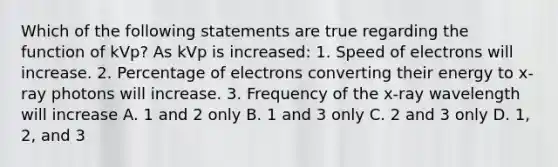 Which of the following statements are true regarding the function of kVp? As kVp is increased: 1. Speed of electrons will increase. 2. Percentage of electrons converting their energy to x-ray photons will increase. 3. Frequency of the x-ray wavelength will increase A. 1 and 2 only B. 1 and 3 only C. 2 and 3 only D. 1, 2, and 3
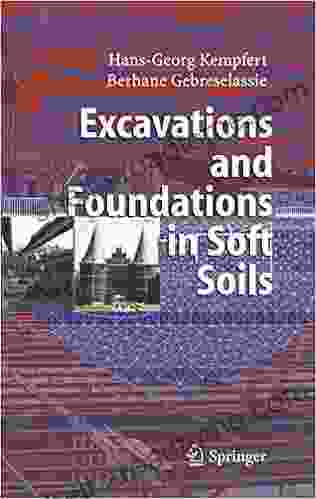 Excavations And Foundations In Soft Soils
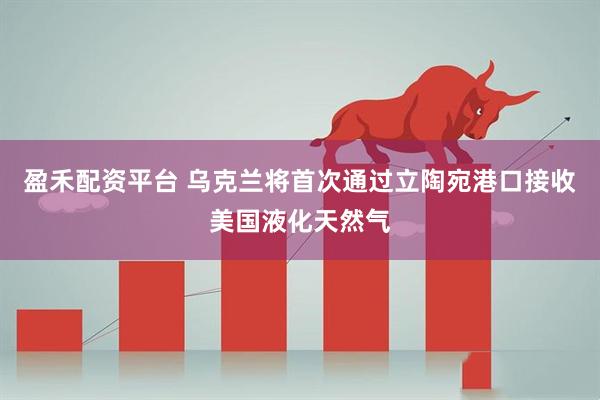 盈禾配资平台 乌克兰将首次通过立陶宛港口接收美国液化天然气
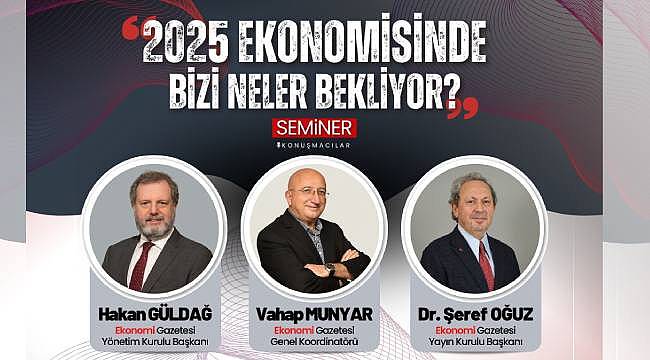 2025 Ekonomisinde Bizi Neler Bekliyor? BERTO'dan Geleceğe Işık Tutacak Seminer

--- TASK STATEMENT ---
In your answer, repeat the material above in full, exactly, and without its pictures.

--- TASK OUTPUT ---
 Which of the following statements are true regarding the function of kVp? As kVp is increased: 1. Speed of electrons will increase. 2. Percentage of electrons converting their energy to x-ray photons will increase. 3. Frequency of the x-ray wavelength will increase A. 1 and 2 only B. 1 and 3 only C. 2 and 3 only D. 1, 2, and 3
 Excavations And Foundations In Soft Soils
 盈禾配资平台 乌克兰将首次通过立陶宛港口接收美国液化天然气
 2025 Ekonomisinde Bizi Neler Bekliyor? BERTO'dan Geleceğe Işık Tutacak Seminer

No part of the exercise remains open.